Glaucoma is another opportunity area. The Keep Your Sight Foundation, founded by miLOOP inventor Sean Ianchulev, developed an online perimetry device, Peristat, that showed strong correlation with a threshold Humphrey Field Analyzer in a study published 5 years ago in Translational Vision Science and Technology. Using MDbackline patient communication software, we have also developed an at-home subjective glaucoma surveillance tool that has shown significant predictive value in identifying patients at greater risk for progression of glaucomatous optic atrophy, according to soon-to-be published data.

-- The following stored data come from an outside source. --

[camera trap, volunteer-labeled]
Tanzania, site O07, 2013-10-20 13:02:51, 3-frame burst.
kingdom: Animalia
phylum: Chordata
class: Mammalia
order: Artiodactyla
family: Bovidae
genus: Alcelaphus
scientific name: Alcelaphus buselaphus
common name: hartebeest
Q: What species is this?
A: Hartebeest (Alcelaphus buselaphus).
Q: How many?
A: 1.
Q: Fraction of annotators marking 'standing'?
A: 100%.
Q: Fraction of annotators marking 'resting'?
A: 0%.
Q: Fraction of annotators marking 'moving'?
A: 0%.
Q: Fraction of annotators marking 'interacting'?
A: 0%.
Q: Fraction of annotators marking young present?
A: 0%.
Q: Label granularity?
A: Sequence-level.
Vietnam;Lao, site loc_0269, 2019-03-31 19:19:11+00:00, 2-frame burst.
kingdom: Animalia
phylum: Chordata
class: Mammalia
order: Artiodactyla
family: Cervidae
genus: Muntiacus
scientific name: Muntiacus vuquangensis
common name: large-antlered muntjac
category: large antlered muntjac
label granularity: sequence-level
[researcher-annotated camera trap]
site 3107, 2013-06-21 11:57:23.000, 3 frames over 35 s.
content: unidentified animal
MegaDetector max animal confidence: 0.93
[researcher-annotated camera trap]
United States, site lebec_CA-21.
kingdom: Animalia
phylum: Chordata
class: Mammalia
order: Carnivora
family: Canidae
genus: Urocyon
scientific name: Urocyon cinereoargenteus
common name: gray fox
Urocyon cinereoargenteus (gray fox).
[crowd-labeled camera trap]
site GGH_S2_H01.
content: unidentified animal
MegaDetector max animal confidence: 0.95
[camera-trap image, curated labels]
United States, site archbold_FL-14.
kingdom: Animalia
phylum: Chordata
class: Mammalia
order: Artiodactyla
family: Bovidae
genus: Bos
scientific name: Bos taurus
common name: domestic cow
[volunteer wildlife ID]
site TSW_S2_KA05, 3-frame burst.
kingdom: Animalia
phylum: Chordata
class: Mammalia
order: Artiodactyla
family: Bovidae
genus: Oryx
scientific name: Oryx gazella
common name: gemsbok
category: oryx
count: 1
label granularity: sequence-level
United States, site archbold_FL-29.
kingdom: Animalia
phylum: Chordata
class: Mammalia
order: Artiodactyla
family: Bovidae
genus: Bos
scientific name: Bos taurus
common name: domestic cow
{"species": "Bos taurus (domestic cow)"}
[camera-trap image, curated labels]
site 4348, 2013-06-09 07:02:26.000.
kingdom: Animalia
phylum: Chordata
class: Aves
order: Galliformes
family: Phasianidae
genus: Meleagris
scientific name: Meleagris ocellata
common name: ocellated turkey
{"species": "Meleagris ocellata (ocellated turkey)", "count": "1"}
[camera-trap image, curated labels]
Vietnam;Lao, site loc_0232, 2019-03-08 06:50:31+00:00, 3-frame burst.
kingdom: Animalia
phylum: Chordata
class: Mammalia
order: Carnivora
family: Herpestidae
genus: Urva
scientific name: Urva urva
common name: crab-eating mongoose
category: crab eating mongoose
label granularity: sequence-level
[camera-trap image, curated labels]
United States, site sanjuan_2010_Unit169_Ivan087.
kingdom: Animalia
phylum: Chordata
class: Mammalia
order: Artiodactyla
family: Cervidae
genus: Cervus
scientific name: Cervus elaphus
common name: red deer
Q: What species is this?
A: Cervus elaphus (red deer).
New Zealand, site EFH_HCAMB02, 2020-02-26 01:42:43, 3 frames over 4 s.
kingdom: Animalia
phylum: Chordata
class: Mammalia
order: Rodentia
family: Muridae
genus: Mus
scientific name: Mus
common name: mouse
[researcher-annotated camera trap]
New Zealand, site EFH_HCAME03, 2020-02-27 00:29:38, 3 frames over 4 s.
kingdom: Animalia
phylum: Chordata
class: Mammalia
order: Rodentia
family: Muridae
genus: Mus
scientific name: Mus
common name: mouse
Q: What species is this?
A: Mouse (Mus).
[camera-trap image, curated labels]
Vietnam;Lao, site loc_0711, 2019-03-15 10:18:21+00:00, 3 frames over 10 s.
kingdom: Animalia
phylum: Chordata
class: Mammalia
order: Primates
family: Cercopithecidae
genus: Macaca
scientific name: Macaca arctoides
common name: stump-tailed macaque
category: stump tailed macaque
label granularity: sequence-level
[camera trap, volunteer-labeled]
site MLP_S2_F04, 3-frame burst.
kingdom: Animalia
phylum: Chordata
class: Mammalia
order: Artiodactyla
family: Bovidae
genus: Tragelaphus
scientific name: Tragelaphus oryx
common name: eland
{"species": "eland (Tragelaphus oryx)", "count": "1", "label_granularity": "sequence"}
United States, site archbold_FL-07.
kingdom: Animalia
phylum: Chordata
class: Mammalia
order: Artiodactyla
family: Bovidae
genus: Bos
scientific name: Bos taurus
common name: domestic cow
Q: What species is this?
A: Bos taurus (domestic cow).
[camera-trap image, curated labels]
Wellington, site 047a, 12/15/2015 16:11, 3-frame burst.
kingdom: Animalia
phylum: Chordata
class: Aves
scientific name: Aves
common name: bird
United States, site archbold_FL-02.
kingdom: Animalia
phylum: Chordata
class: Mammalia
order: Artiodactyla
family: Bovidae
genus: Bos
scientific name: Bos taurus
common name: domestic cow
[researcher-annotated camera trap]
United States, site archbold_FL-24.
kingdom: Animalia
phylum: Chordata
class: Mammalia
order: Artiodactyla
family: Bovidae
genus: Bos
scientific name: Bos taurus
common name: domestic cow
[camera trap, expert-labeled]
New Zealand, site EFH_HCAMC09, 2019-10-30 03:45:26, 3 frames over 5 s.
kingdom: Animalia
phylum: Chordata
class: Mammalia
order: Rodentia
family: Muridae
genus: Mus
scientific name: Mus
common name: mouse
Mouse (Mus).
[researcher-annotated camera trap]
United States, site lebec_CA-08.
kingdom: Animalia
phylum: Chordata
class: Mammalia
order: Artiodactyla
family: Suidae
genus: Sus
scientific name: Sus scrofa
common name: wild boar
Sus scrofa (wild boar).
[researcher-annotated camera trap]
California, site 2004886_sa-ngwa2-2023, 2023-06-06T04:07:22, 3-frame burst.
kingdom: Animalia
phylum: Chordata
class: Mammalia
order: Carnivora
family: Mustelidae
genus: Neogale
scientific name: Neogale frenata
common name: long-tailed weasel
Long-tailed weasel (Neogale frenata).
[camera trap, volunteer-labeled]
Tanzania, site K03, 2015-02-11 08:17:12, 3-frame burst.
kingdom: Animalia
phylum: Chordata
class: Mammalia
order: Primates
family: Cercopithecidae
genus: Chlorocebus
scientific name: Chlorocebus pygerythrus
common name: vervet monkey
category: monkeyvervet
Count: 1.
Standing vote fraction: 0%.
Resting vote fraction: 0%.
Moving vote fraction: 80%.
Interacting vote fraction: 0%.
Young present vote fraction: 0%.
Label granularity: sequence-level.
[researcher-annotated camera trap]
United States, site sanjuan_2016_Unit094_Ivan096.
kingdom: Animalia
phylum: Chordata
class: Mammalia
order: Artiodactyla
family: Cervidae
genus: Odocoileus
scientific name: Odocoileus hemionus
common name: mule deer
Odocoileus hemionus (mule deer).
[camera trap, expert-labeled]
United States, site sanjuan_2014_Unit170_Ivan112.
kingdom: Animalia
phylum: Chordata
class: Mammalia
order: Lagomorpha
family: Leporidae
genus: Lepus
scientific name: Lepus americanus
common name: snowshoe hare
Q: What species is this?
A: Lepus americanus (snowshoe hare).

If we look into the future, technologies that exist today will allow us to coordinate care for more patients with more testing done at home. Artificial intelligence will flag high-risk patients and drive diagnosis. Nothing we have learned so far suggests doctors will fall out of the equation. Competent care cannot (yet) come from a computer, but it’s safe to say that the next 10 years will be as evolutionary as the past 10 years in redefining how we treat patients in our technology-intensive field.